4- Türkülerde kullanılan usullerin bazı yörelerde birim zaman olarak veya usul sayısı olarak göllendikleri bir gerçektir. Mesela, hareketli dokuzlular Teke ve Doğu Karadeniz’de görülür. Dokuz zamanlıların genelde ise Trakya, Zeybek Bölgesi, ve Karadeniz bölgelerinde birikim yaptığı gözlenen bir gerçektir.

Türküler dizi olarak, bazı yörelerimizde sanat müziğinin makamsal yapısından etkilenmiştir. Daha çok Osmanlı döneminde merkezlik yapmış Urfa, Kastamonu,
Elazığ, İzmir Rumeli, Konya gibi yörelerimizde bu etkileşim açıkça görülür.
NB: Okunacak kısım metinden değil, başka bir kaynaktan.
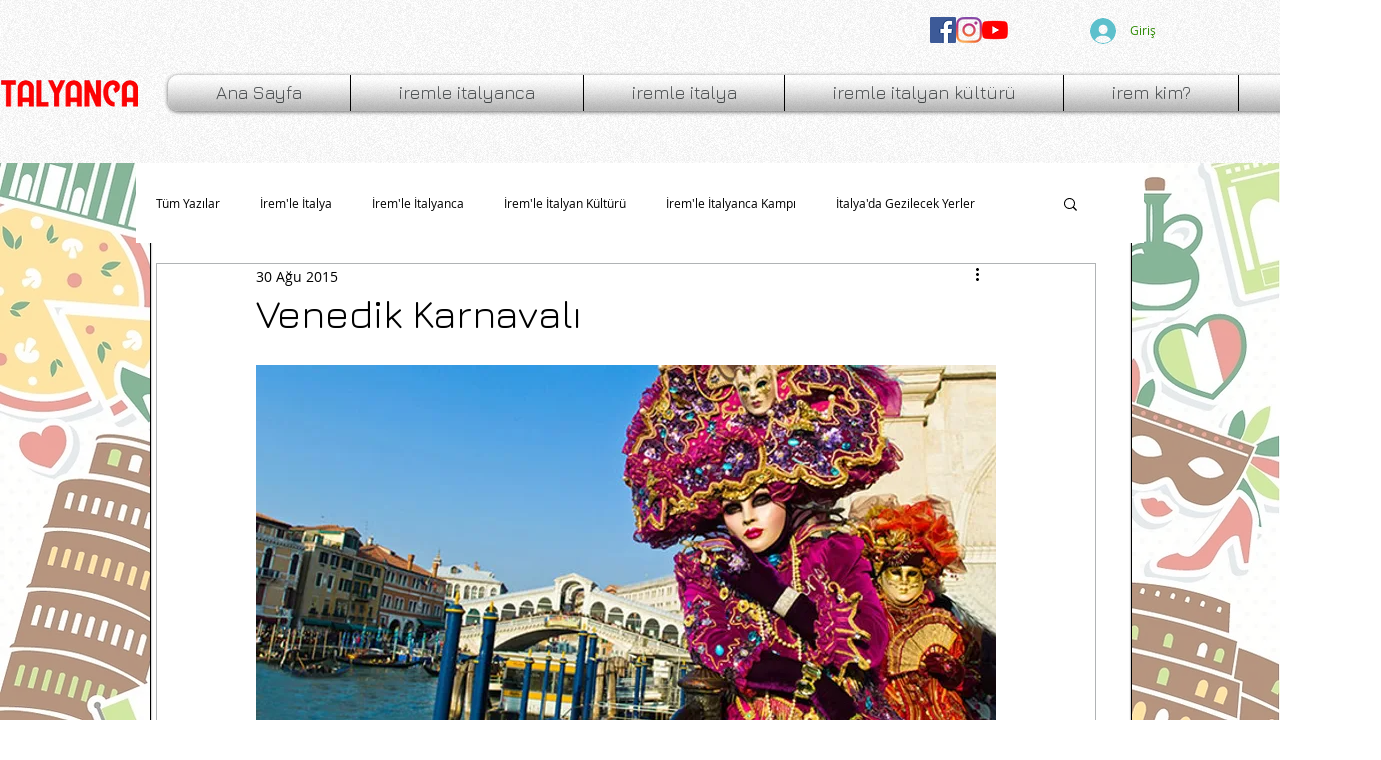

--- FILE ---
content_type: text/html; charset=utf-8
request_url: https://www.google.com/recaptcha/api2/aframe
body_size: 181
content:
<!DOCTYPE HTML><html><head><meta http-equiv="content-type" content="text/html; charset=UTF-8"></head><body><script nonce="J-57s6m7iCbltqXoJgJBJA">/** Anti-fraud and anti-abuse applications only. See google.com/recaptcha */ try{var clients={'sodar':'https://pagead2.googlesyndication.com/pagead/sodar?'};window.addEventListener("message",function(a){try{if(a.source===window.parent){var b=JSON.parse(a.data);var c=clients[b['id']];if(c){var d=document.createElement('img');d.src=c+b['params']+'&rc='+(localStorage.getItem("rc::a")?sessionStorage.getItem("rc::b"):"");window.document.body.appendChild(d);sessionStorage.setItem("rc::e",parseInt(sessionStorage.getItem("rc::e")||0)+1);localStorage.setItem("rc::h",'1764199265011');}}}catch(b){}});window.parent.postMessage("_grecaptcha_ready", "*");}catch(b){}</script></body></html>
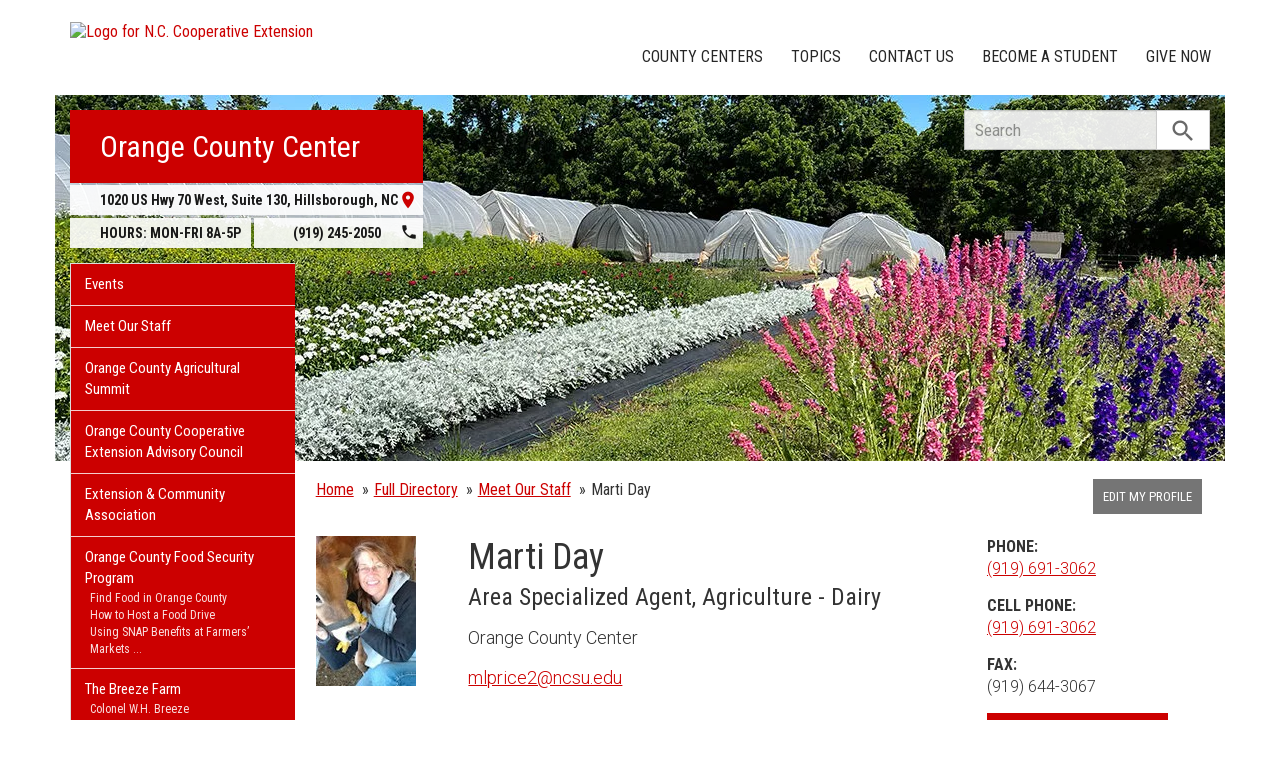

--- FILE ---
content_type: text/plain
request_url: https://www.google-analytics.com/j/collect?v=1&_v=j102&a=1148567183&t=pageview&_s=1&dl=https%3A%2F%2Forange.ces.ncsu.edu%2Fprofile%2Fmarti-day%2F&ul=en-us%40posix&dt=Marti%20Day%20-%20Area%20Specialized%20Agent%2C%20Agriculture%20-%20Dairy&sr=1280x720&vp=1280x720&_u=IADAAEABAAAAACAAI~&jid=383290556&gjid=1234504313&cid=1138915733.1768960757&tid=UA-43953848-1&_gid=1111457010.1768960758&_r=1&_slc=1&z=1996872633
body_size: -569
content:
2,cG-RGF1XYH0VN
Fakat yakılan ezgiler tamamen halk müziğinin potasında eritilmiş ve özümsenmiştir.

Türkülerde Hançere ve Ağız Özellikleri

Türkü icralannda izlenen en önemli özelliklerden birisi hançere tekniğidir. Bu teknikler, tamamen yörelerin ağız yapısına ve melodik yapısına paralel ortaya
çıkmıştır. Mesela Konya ve Yozgat yöresindeki bol trilli hançere yapısı, Doðu Anadolu’nun hiçbir ilinde görülmez. Veya Doğu Anadolu’daki düz fakat volümlü
hançere yapısı yurdun diðer bölgelerinden daha farklıdır. Gene Doğu Karadeniz türkülerindeki hançere tekniği başka hiçbir yörede görülmez. Demek ki melodik
yapı, ritmik yapı ve söz yapısmdaki yörelere göre değişen tavır özellikleri, hançere yapılannda da mevcuttur.

Bir başka ve çok önemli bir konu ise, türkülerde görülen yöresel ağız yapılarıdır. Türkçemiz gelişme süresince, bölge veya yörelere göre çeşitli ağız yapılarına
ayrılmıştır. Yani gramer yapısını koruduğu halde telaffuz farklılığınaa uğramıştır. Bu özelliği THM’de “ağız” edebiyatta ise ‘diyalekt” denilmektedir. Azeri ağız,
Arguvan ağzı, Rumeli ağzı, Karadeniz ağzı, Tokat ağzı v.b.

Türkülerin icrasında bu özelliğin yerine getirilmesi çok önemlidir. Eğer ağız özelliği verilemiyorsa, türkü ne kadar güzel okunursa okunsun, amaç yerine ulaşmaz.
Bu yüzden radyo sanatçıları özellikle repertuar seçiminde kendi yörelerine yer vermektedirler. Aksi takdirde bazen taklitten öteye gitmeyen komik icralara
rastlanmaktadır. Mesela zeybek yöresinden yetişmiş bir sanatçı ne kadar çalışırsa çalışsın bir Karadenizli kadar Karadeniz türkülerini okuyamaz. Gene bir Karadenizli
de keza zeybekleri Egeli kadar tavrında okuyamaz. Bu yüzden özellikle konservatuarlardaki repertuar derslerinin gayet bilimsel verilmesi gerekir.

‘Türkülerimizde Tavır” konusunun özü maddeler halinde şöyle sıralanır.

1- Türkülerimizde tavrın en belirgin özelliði, otantik ağız özelliğidir.

2— Her bölgenin diyalektine (ağız özelliğine) uygun olarak, bir hançere yapısı gelişmiştir. Bu özellik, türkülerde tavır konusunda mühim bir yer tutar.

3- Yöresel ritim ve melodi yapıları, türkülerin tavrının oluşmasında önemli faktörlerdir.